**What is expected**
Copy every entry as is. Leave images out.

----------

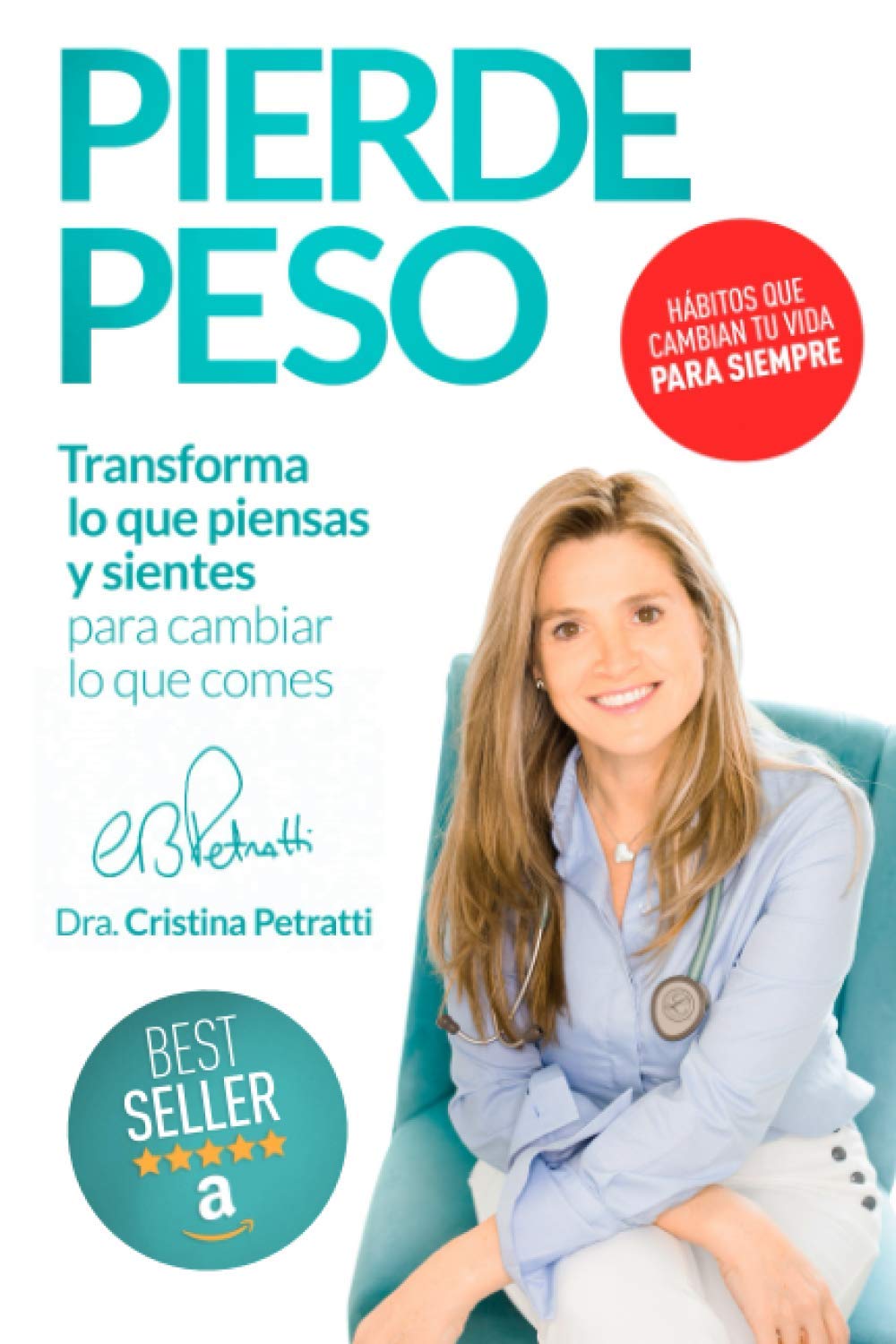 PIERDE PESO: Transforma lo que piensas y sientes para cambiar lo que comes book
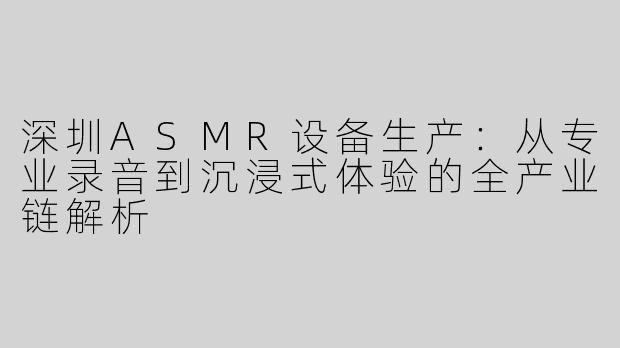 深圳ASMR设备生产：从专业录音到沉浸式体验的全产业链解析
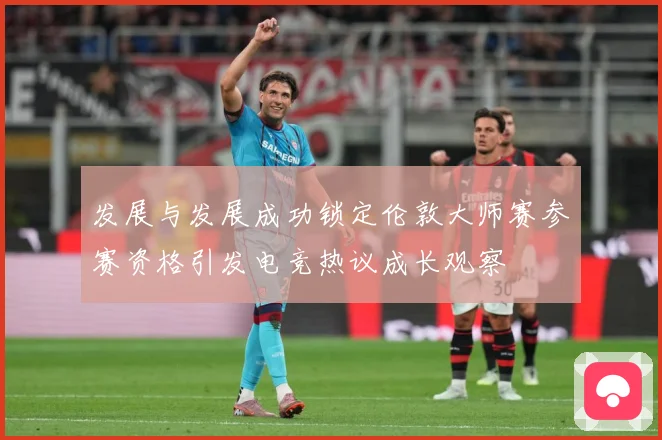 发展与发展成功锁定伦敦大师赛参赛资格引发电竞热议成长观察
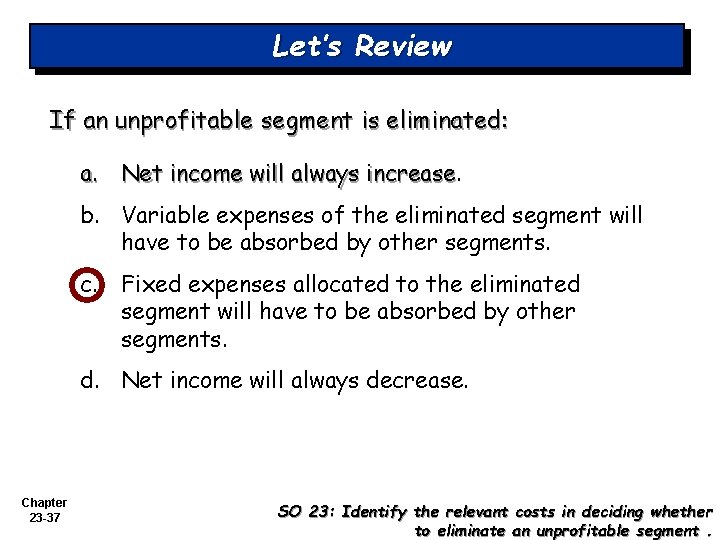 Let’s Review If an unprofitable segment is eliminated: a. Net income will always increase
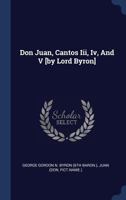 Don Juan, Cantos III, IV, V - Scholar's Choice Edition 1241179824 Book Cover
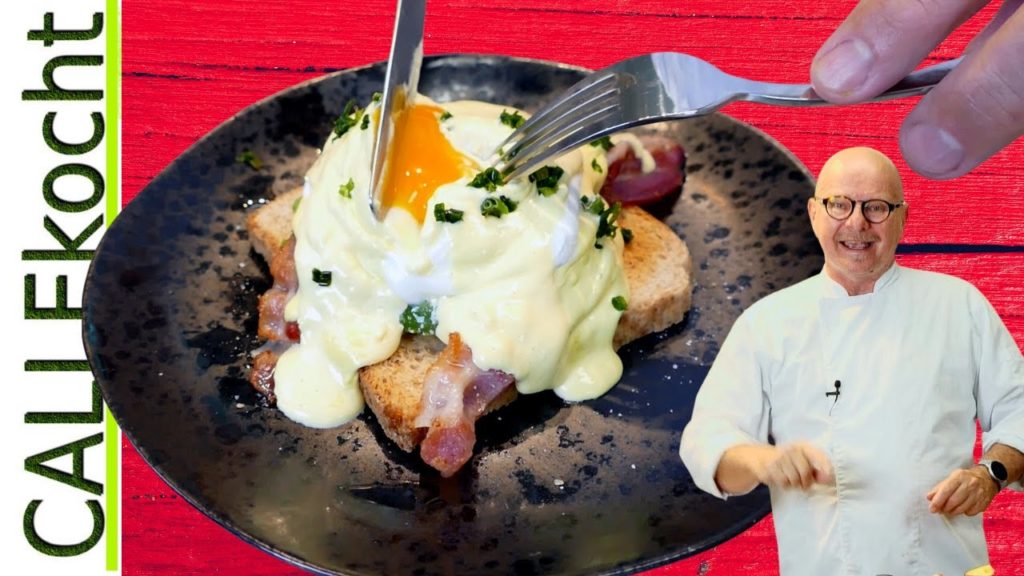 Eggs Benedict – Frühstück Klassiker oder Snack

----------

**Solved problem**
 PIERDE PESO: Transforma lo que piensas y sientes para cambiar lo que comes book
 深圳ASMR设备生产：从专业录音到沉浸式体验的全产业链解析
 发展与发展成功锁定伦敦大师赛参赛资格引发电竞热议成长观察
 Let’s Review If an unprofitable segment is eliminated: a. Net income will always increase
 Don Juan, Cantos III, IV, V - Scholar's Choice Edition 1241179824 Book Cover
 Eggs Benedict – Frühstück Klassiker oder Snack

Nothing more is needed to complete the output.